8 min read1,816 words

Wind brushed through the piles of stones.

The graveyard lay a little ways from the village.

At the end of a dirt path that could scarcely be called a road,

beneath the shadow of a low hill.

There were no walls, no gate.

Instead, traces of human hands remained there in silence.

Shallow-dug pits.

Small boundary lines made by gathering stones.

A few wooden stakes, their color washed pale by rain.

To one side, a shovel and pickaxe leaned together,

and in an old basket, dry grass and soil lay mixed.

Pieces of cord were scattered across the ground.

Likely remnants from a funeral.

One of those cords had been tied in an unusually neat knot,

but here, there was no way even to know whether that was anything special.

The fact that there were no gravestones

was the first thing that caught her eye.

This place was less a place to leave behind names

than a place to put in order what had disappeared.

On the old stakes, there were no letters—only grooves worn down by the wind.

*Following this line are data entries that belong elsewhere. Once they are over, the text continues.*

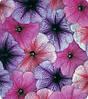Петунья многоцветная  Амфора Годвед микс 500 с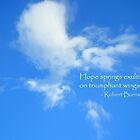 Sky Angel by HeatherOwen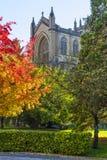 Kathedraal van Vitoria Gasteiz stock afbeeldingen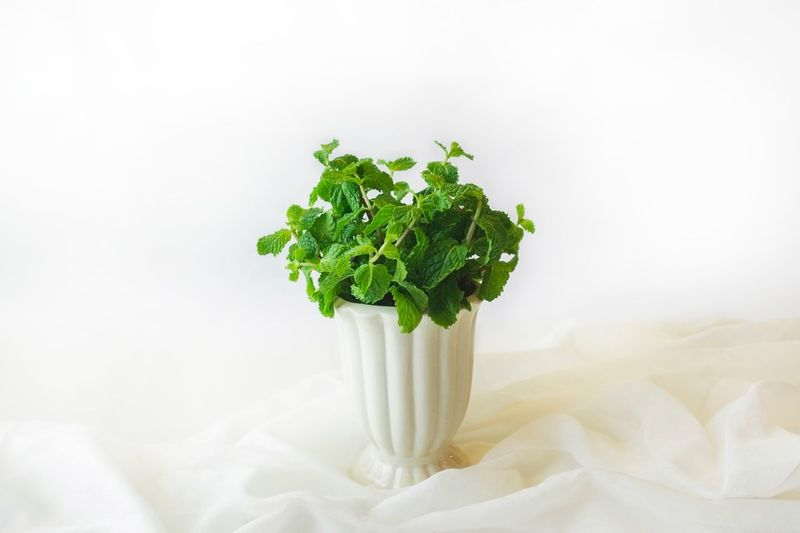 Papermint Mint Leaves Food Healthy Eating Wellbeing Freshness Green Color Vegetable Leaf Herb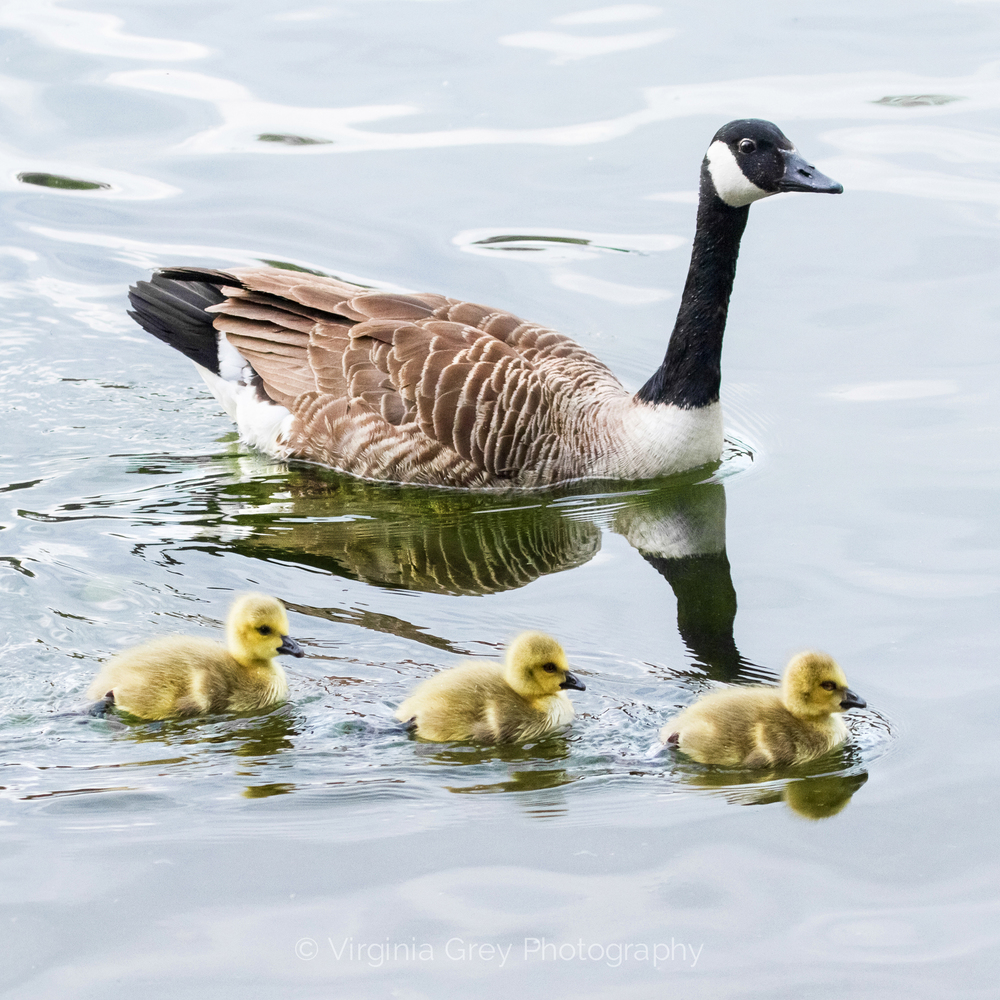 Canada goose with 3 goslings IMG_8769 square.jpg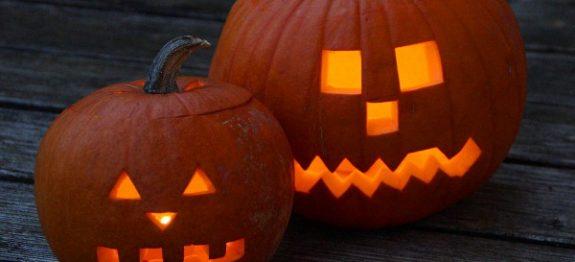 pumpkin-201960_960_720 - kopie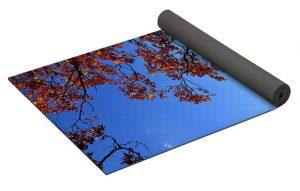 Yoga Mat Roll 2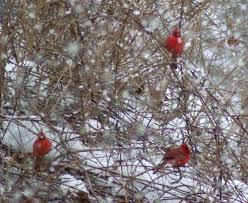 your backyard wildlife habitat helping avian friends in snowy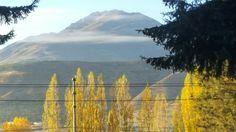 Colorado Patagónico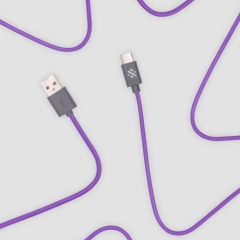 Link - Type C Charge & Sync Cable 1m - Purple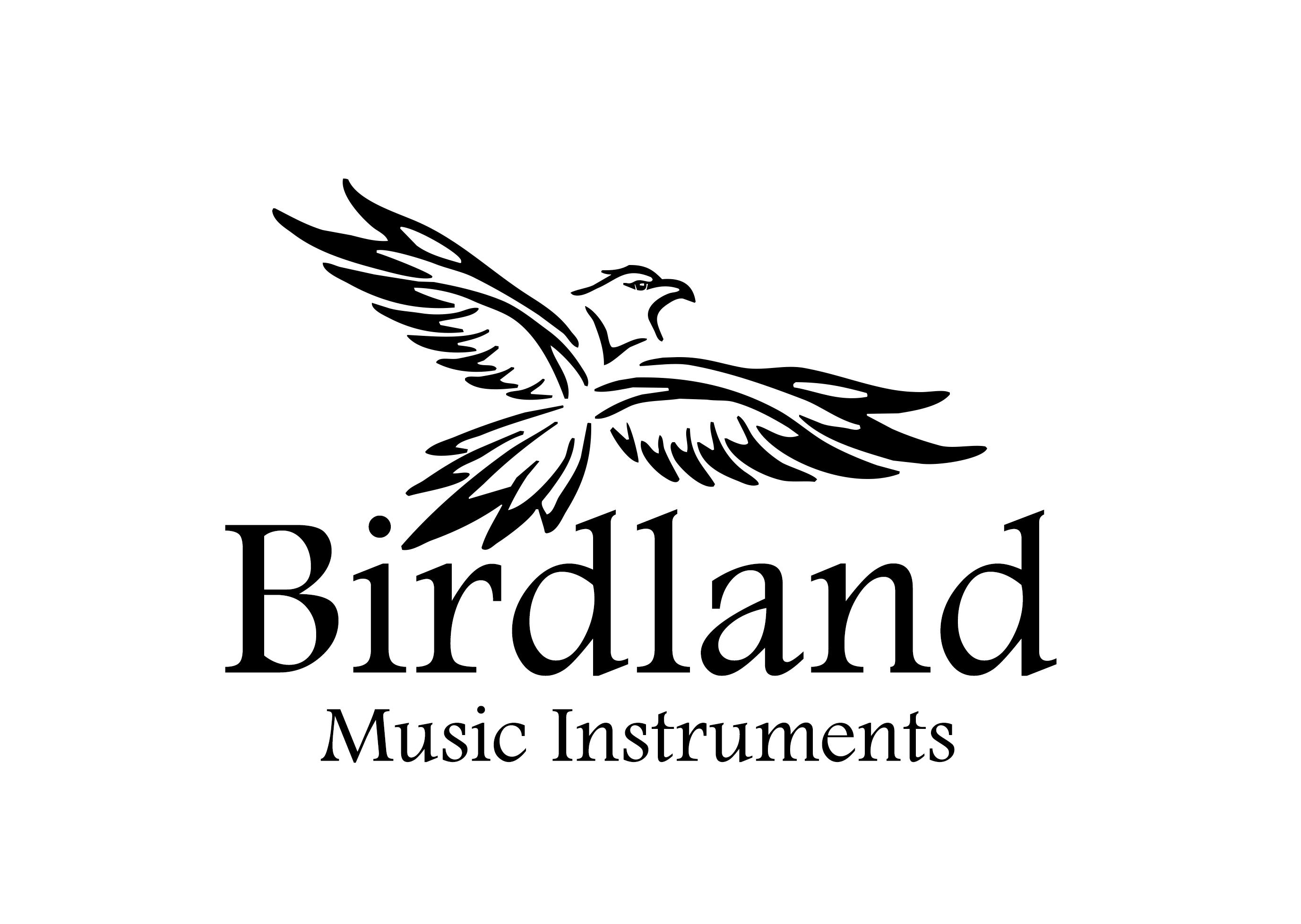 Магазин музыкальных инструментов.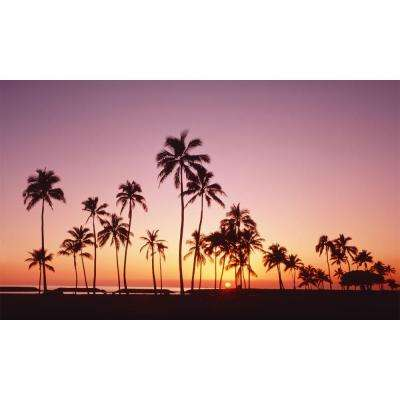120 in. x 60 in. Window Well Scene - Palms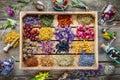 Healing Herbs In Wooden Box, H...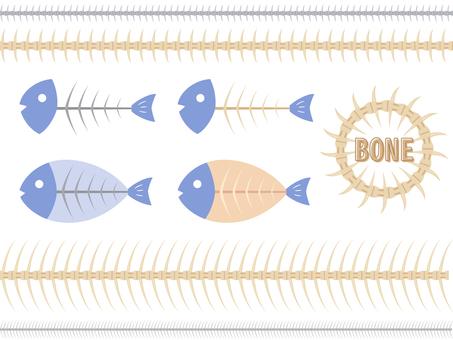 魚の骨セット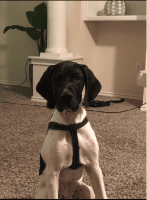 German Shorthaired Pointer Puppies for sale in Addison, TX, USA. price: NA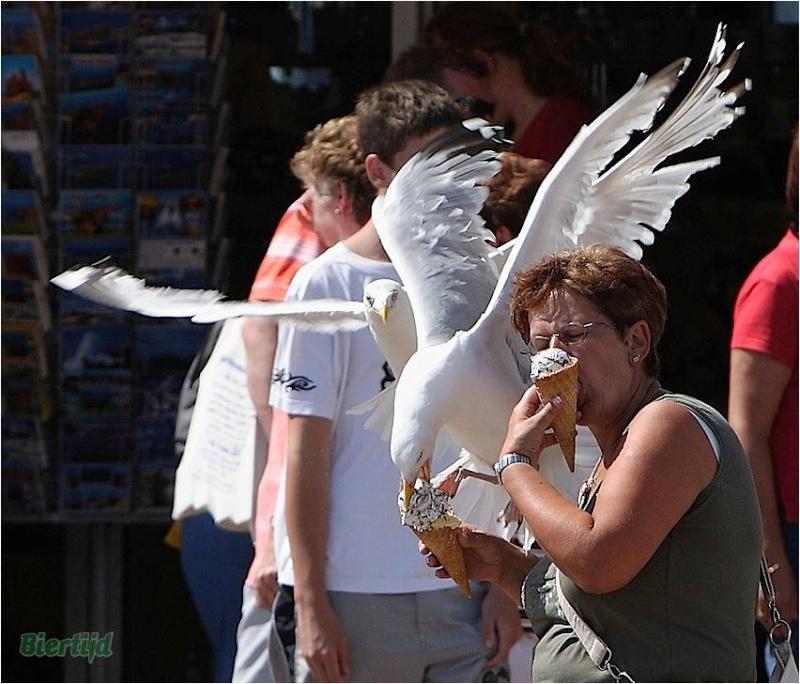 En BZH même les oiseaux sont des sauvages Image113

Rina looked at those grooves and thought.

Here, even memory is buried quietly.

Rina stopped before them.

The ground was not damp.

Though sunlight did not reach it, it was strangely dry.

The soil, having been dug up and covered over again and again,

was hard, as if pressed flat.

One gravekeeper was there.

He was working with his back bent.

Each time the blade of his shovel bit into the earth, a small sound rose.

The sound of the ground splitting.

The sound of soil collapsing.

None of those sounds were exaggerated.

They were the sounds of labor without emotion.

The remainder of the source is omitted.